**TEXTO PROPORCIONADO:**

Sí, hemos ganado fotografías quizás más bellas, más perfectas, y quizás podemos recuperar fotografías que antes tirábamos directamente a la papelera. Pero también hemos perdido tiempo para salir, para disfrutar del paisaje real, sumergiéndonos en una pantalla en la que el paisaje es ya un pálido reflejo de lo vivido, tiempo de sueño alargando la jornada para mejorar una fotografía que nos salió mal, tiempo para leer o escribir, para estar con nuestra gente. Y hemos perdido en simplicidad, llenándonos de cachivaches electrónicos. Decía Neil Postman que “cada técnica es al mismo tiempo una bendición y un riesgo“. Una y otra cosa. Lo malo es que una vez que la técnica se ha puesto en marcha, ya no vemos los riesgos observados al principio, y por eso mirar hacia atrás de vez en cuando puede ayudarnos a entender dónde estamos metiéndonos.

**TAREA ASIGNADA A:**
Indica si cada una de estas afirmaciones concuerda con el texto sobre las fotografías y cita las palabras del texto que lo deciden: (i) se pueden recuperar fotografías que antes se tiraban a la papelera; (ii) hemos ganado en simplicidad; (iii) según Neil Postman, cada técnica es solo una bendición.

**LOS DATOS:**
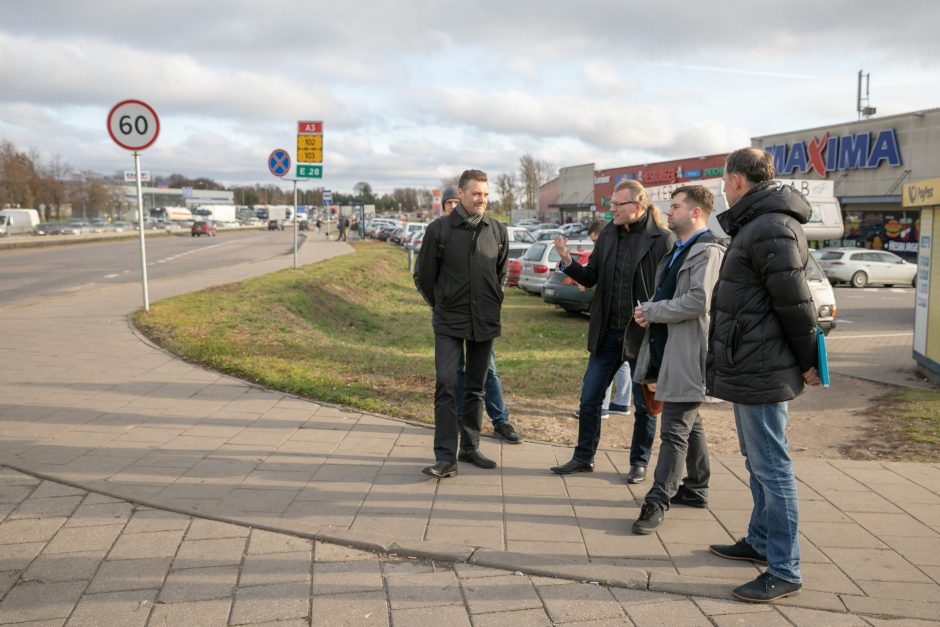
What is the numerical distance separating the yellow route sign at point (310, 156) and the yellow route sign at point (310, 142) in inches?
4.1

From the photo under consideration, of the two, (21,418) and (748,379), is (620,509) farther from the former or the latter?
(21,418)

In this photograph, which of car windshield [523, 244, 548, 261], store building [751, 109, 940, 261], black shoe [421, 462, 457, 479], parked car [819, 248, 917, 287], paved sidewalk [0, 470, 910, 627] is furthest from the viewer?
store building [751, 109, 940, 261]

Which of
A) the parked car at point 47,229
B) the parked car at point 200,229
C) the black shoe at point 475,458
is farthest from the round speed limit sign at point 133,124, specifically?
the parked car at point 47,229

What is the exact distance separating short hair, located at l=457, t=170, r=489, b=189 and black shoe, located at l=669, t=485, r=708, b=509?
2351 millimetres

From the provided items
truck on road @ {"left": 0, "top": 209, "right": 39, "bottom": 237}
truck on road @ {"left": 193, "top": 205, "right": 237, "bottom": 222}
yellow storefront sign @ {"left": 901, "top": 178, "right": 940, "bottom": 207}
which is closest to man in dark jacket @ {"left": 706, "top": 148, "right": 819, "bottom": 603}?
yellow storefront sign @ {"left": 901, "top": 178, "right": 940, "bottom": 207}

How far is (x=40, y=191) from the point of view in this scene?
70.8 m

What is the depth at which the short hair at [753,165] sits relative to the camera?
3471mm

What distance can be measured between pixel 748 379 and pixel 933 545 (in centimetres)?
160

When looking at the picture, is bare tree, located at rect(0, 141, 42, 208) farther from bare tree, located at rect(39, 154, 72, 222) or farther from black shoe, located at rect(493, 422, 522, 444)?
black shoe, located at rect(493, 422, 522, 444)

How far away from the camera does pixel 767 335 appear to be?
335cm

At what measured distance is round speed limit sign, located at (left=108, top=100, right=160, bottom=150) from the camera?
1083 centimetres

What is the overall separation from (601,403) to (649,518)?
1.01 m

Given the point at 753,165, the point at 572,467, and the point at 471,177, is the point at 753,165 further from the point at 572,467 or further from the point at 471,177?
the point at 572,467

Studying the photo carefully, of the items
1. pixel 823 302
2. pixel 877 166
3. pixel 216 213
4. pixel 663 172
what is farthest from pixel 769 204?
pixel 216 213
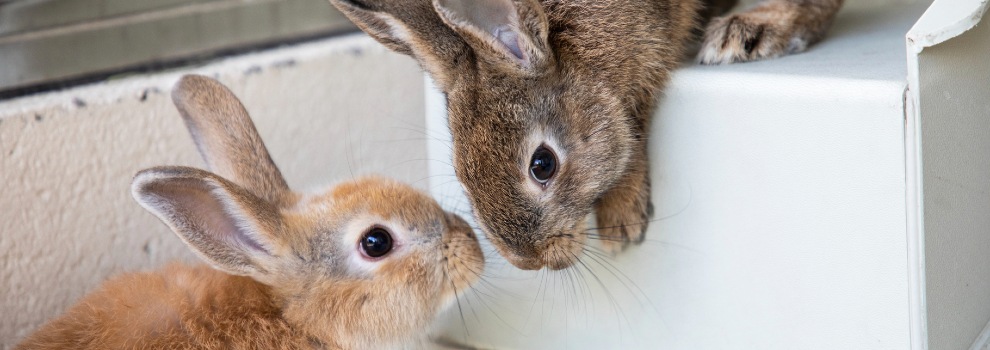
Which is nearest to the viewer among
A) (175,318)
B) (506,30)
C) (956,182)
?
(956,182)

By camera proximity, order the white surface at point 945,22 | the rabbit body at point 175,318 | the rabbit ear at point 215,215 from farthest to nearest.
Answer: the rabbit body at point 175,318
the rabbit ear at point 215,215
the white surface at point 945,22

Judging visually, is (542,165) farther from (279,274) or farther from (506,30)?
(279,274)

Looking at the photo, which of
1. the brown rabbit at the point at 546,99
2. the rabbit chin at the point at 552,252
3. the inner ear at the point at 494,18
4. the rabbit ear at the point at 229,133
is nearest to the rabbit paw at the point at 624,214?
the brown rabbit at the point at 546,99

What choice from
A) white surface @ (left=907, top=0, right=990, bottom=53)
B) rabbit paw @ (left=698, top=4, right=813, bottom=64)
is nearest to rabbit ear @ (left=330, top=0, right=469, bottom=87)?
rabbit paw @ (left=698, top=4, right=813, bottom=64)

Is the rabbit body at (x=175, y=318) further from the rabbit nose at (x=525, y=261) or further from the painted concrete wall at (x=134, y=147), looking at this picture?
the rabbit nose at (x=525, y=261)

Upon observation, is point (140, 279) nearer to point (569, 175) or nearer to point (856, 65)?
point (569, 175)

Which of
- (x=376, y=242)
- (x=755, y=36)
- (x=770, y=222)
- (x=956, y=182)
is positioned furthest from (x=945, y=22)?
(x=376, y=242)

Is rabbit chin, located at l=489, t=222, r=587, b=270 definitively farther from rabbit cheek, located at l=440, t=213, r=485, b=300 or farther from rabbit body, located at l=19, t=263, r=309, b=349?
rabbit body, located at l=19, t=263, r=309, b=349

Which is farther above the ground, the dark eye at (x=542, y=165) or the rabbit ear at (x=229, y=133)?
the dark eye at (x=542, y=165)
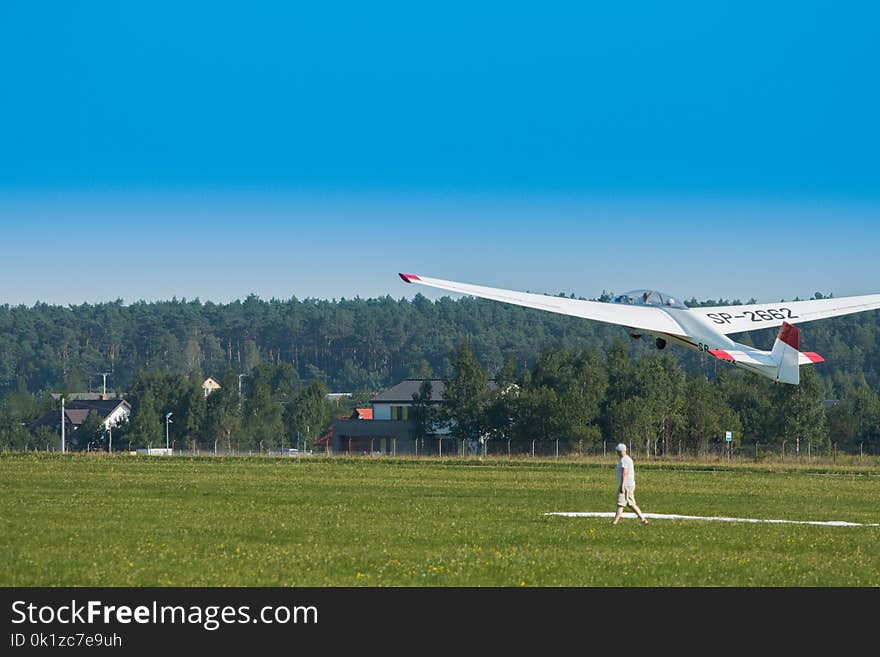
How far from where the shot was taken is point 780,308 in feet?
158

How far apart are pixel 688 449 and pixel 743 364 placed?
51.0m

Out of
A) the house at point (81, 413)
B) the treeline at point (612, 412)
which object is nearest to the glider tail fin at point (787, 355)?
the treeline at point (612, 412)

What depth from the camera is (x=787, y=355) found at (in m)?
44.9

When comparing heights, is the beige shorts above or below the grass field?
above

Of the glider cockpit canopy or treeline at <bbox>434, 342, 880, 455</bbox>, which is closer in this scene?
the glider cockpit canopy

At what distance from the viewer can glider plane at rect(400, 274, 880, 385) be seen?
1773 inches

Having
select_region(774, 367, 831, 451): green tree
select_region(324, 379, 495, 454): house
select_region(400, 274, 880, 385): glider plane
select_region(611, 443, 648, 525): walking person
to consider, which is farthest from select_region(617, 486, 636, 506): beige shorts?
select_region(324, 379, 495, 454): house

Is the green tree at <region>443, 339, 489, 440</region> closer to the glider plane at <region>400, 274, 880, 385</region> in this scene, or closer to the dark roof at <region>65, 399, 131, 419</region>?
the glider plane at <region>400, 274, 880, 385</region>

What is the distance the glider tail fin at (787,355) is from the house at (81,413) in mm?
103507

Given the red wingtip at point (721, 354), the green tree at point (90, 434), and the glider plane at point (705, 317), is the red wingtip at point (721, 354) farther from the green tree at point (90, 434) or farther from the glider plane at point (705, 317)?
the green tree at point (90, 434)

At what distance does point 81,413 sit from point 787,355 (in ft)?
392

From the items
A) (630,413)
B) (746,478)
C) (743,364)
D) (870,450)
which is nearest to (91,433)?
(630,413)

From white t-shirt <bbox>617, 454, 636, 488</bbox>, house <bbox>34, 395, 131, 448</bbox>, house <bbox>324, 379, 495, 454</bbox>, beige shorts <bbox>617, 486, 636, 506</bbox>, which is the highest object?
house <bbox>34, 395, 131, 448</bbox>
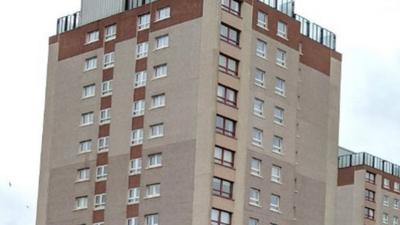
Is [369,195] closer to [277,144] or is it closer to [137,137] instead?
[277,144]

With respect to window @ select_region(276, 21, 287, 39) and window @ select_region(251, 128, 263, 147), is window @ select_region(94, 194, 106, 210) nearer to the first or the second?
window @ select_region(251, 128, 263, 147)

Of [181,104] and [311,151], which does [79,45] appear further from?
[311,151]

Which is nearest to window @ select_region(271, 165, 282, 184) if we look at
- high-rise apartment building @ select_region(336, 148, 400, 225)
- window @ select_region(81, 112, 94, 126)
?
window @ select_region(81, 112, 94, 126)

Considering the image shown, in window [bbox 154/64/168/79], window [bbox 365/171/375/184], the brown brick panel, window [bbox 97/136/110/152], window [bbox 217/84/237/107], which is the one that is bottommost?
the brown brick panel

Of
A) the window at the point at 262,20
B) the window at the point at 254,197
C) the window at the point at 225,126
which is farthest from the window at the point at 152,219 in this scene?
the window at the point at 262,20

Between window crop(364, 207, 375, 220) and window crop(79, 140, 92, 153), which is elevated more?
window crop(364, 207, 375, 220)

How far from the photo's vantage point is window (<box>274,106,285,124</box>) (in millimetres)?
84206

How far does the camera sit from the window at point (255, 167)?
80875 mm

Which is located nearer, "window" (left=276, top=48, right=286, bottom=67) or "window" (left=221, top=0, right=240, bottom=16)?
"window" (left=221, top=0, right=240, bottom=16)

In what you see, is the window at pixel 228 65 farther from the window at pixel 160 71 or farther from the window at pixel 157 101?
the window at pixel 157 101

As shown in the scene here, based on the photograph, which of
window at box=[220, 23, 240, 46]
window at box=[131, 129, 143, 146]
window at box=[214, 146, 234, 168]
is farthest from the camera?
window at box=[131, 129, 143, 146]

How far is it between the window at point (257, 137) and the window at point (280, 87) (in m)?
4.40

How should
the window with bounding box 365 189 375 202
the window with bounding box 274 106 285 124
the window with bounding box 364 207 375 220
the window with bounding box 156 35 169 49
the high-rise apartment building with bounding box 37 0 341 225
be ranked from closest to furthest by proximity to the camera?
the high-rise apartment building with bounding box 37 0 341 225 → the window with bounding box 156 35 169 49 → the window with bounding box 274 106 285 124 → the window with bounding box 364 207 375 220 → the window with bounding box 365 189 375 202

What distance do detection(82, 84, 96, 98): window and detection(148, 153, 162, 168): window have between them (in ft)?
32.9
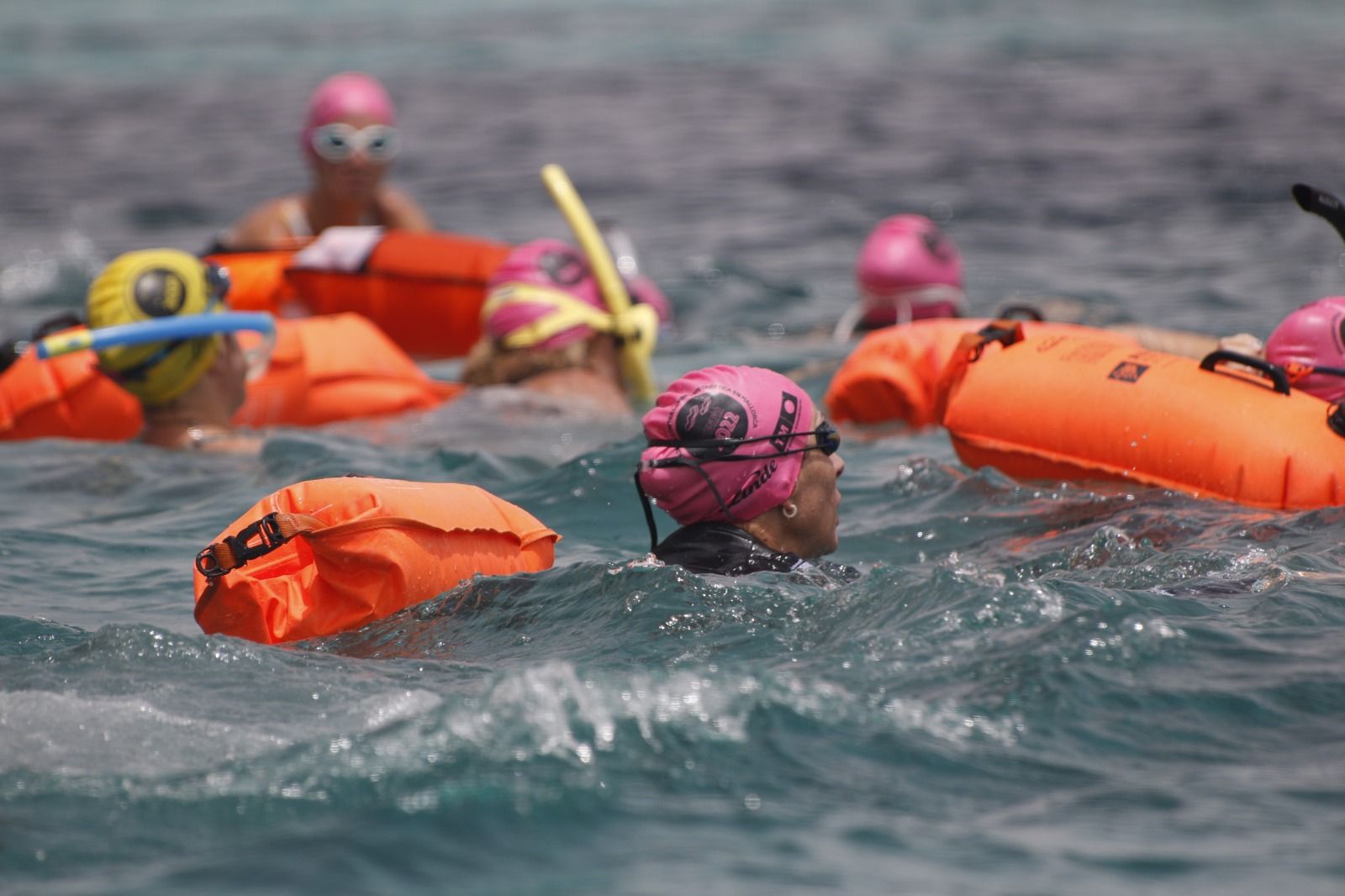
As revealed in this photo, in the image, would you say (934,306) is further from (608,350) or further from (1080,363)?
(1080,363)

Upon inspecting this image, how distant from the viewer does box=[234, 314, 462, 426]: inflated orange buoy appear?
8.04 meters

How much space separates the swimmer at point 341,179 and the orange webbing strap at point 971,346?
5.01 meters

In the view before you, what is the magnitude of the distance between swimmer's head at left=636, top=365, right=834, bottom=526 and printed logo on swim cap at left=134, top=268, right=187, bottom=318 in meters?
3.07

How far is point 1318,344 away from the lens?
5973 millimetres

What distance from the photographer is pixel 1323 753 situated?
3.78 meters

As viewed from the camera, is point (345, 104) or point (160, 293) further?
point (345, 104)

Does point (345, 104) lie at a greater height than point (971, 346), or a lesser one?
greater

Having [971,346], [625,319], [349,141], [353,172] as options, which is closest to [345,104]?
[349,141]

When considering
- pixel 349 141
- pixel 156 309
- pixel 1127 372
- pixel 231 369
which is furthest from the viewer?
pixel 349 141

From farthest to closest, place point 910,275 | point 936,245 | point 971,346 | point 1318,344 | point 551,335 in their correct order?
point 936,245 < point 910,275 < point 551,335 < point 971,346 < point 1318,344

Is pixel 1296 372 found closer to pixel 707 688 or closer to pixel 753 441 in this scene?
pixel 753 441

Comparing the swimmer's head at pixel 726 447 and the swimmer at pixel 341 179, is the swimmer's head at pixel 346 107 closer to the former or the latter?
Result: the swimmer at pixel 341 179

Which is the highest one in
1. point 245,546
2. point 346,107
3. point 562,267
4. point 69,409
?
point 346,107

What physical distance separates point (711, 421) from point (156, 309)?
3303 mm
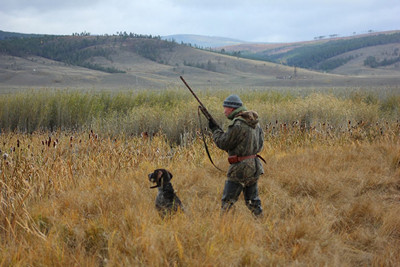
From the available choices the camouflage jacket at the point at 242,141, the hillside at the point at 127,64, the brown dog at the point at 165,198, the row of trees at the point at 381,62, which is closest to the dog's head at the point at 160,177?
the brown dog at the point at 165,198

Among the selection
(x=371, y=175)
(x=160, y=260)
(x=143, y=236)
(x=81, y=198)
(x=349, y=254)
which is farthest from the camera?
(x=371, y=175)

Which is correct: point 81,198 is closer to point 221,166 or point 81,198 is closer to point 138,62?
point 221,166

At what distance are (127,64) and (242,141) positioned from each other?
61.8m

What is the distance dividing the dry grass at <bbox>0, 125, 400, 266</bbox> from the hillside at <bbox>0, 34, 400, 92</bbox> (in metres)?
30.9

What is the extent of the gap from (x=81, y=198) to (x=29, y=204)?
27.8 inches

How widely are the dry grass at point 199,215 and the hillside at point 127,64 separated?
30875mm

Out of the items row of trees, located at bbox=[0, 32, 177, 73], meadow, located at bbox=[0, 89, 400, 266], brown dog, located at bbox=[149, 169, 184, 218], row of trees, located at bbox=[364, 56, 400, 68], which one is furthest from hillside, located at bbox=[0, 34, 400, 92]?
brown dog, located at bbox=[149, 169, 184, 218]

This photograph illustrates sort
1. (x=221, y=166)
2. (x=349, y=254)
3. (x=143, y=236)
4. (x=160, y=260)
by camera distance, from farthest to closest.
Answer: (x=221, y=166) → (x=349, y=254) → (x=143, y=236) → (x=160, y=260)

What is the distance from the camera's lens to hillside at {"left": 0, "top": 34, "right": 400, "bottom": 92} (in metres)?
41.2

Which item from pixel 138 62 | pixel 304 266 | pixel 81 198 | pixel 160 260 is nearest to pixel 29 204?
pixel 81 198

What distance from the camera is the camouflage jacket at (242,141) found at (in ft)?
11.0

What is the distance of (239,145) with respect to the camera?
3.43m

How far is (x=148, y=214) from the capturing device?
10.9 feet

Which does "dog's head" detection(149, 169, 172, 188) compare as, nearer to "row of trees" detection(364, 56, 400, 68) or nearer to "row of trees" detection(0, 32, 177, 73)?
"row of trees" detection(0, 32, 177, 73)
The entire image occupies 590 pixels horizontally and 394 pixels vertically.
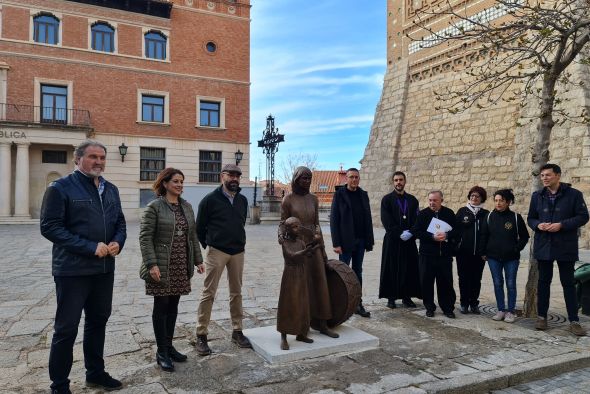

**TAREA ASIGNADA B:**
En las entradas, copia desde la línea que contiene "What is the exact" hasta la línea que contiene "2351 millimetres", ambas incluidas, y cambia "black shoe" por "dark shoe" sin tocar nada más.

**RESPUESTA CORRECTA A:**
(i) Sí: «quizás podemos recuperar fotografías que antes tirábamos directamente a la papelera».
(ii) No: «Y hemos perdido en simplicidad, llenándonos de cachivaches electrónicos».
(iii) No: «cada técnica es al mismo tiempo una bendición y un riesgo».

**RESPUESTA CORRECTA B:**
What is the exact distance separating short hair, located at l=457, t=170, r=489, b=189 and dark shoe, located at l=669, t=485, r=708, b=509?
2351 millimetres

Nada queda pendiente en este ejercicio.